• _INSTRUCTION A_: Name each of the Parties to the amendment below, giving the defined term that the amendment assigns to each one.

AMENDMENTTO MERGERAGREEMENT

EX-2.2 2 v315368_ex2-2.htm EXHIBIT 2.2

 

AMENDMENT TO

MERGER AGREEMENT

 

THIS AMENDMENT TO MERGER AGREEMENT (this “Amendment”) is made and entered into as of May 23, 2012 by and among NB Manufacturing, Inc., a Nevada corporation (the "Buyer"), NB Manufacturing Subsidiary, LLC, a Nevada limited liability company that is a wholly-owned Subsidiary of the Buyer (the "Transitory Subsidiary"), XHIBIT LLC, a Nevada limited liability company (the "Target"), and Derold L. Kelley, an officer and director of the Buyer (the "Buyer Officer"). The Buyer, the Transitory Subsidiary, the Target and the Buyer Officer are referred to collectively herein as the "Parties."

 

RECITALS

 

WHEREAS, the Parties have entered into that certain Merger Agreement dated as of April 12, 2012 (the “Original Agreement,” and together with this Amendment, the “Merger Agreement”);

 

WHEREAS, the Parties desire to amend the terms of the Original Agreement as set forth herein;

 

NOW, THEREFORE, in consideration of the covenants set forth herein, and for other good and valuable consideration, intending to be legally bound hereby, the parties agree as follows:

 

1.          Definitions. Capitalized terms not otherwise defined in this Amendment shall have the respective meanings ascribed to them in the Original Agreement.

• _DATASET EXTRACT_:
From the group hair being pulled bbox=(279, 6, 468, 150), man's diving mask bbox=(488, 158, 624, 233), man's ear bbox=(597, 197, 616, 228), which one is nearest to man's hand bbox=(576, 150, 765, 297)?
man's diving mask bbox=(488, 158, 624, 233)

...

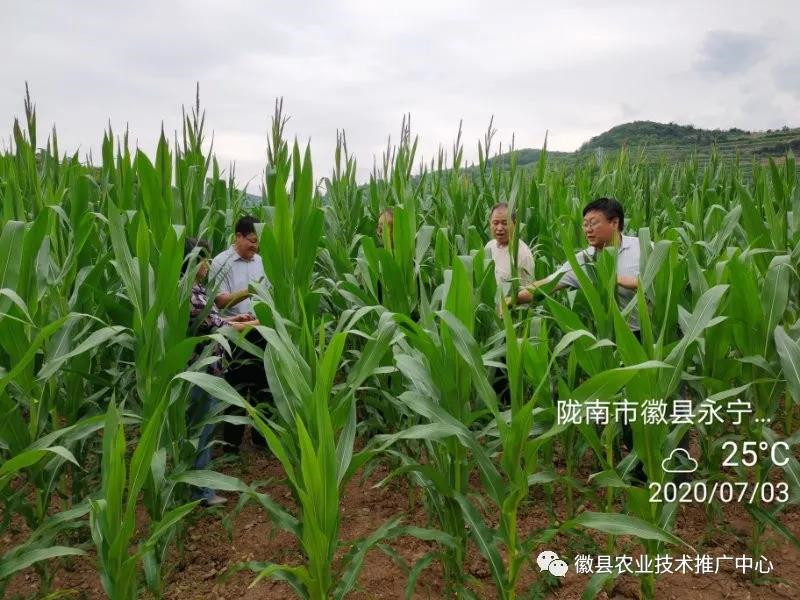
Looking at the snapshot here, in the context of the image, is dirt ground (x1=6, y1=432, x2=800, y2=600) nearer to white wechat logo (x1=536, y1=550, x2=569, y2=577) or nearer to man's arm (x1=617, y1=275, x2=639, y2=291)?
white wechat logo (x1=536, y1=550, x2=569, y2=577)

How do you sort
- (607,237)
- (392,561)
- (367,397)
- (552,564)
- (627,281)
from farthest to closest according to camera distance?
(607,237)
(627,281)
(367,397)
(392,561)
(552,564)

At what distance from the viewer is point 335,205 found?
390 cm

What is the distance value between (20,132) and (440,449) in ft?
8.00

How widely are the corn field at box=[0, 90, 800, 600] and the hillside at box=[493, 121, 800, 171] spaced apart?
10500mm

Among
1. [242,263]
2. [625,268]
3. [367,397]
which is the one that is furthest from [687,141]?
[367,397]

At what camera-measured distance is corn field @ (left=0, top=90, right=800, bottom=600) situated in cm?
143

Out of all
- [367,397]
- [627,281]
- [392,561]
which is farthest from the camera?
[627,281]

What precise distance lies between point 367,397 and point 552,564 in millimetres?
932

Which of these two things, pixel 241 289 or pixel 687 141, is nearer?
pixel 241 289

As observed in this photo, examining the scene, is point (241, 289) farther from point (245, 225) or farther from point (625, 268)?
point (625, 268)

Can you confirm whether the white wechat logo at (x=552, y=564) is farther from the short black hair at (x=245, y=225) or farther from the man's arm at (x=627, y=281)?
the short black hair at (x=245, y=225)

• _INSTRUCTION B_: Gather every line of the rows above that contains the word "pixel".

• _OUTPUT A_:
- NB Manufacturing, Inc., a Nevada corporation: the "Buyer"
- NB Manufacturing Subsidiary, LLC, a Nevada limited liability company: the "Transitory Subsidiary"
- XHIBIT LLC, a Nevada limited liability company: the "Target"
- Derold L. Kelley, an officer and director of the Buyer: the "Buyer Officer"

• _OUTPUT B_:
Which of these two things, pixel 241 289 or pixel 687 141, is nearer?
pixel 241 289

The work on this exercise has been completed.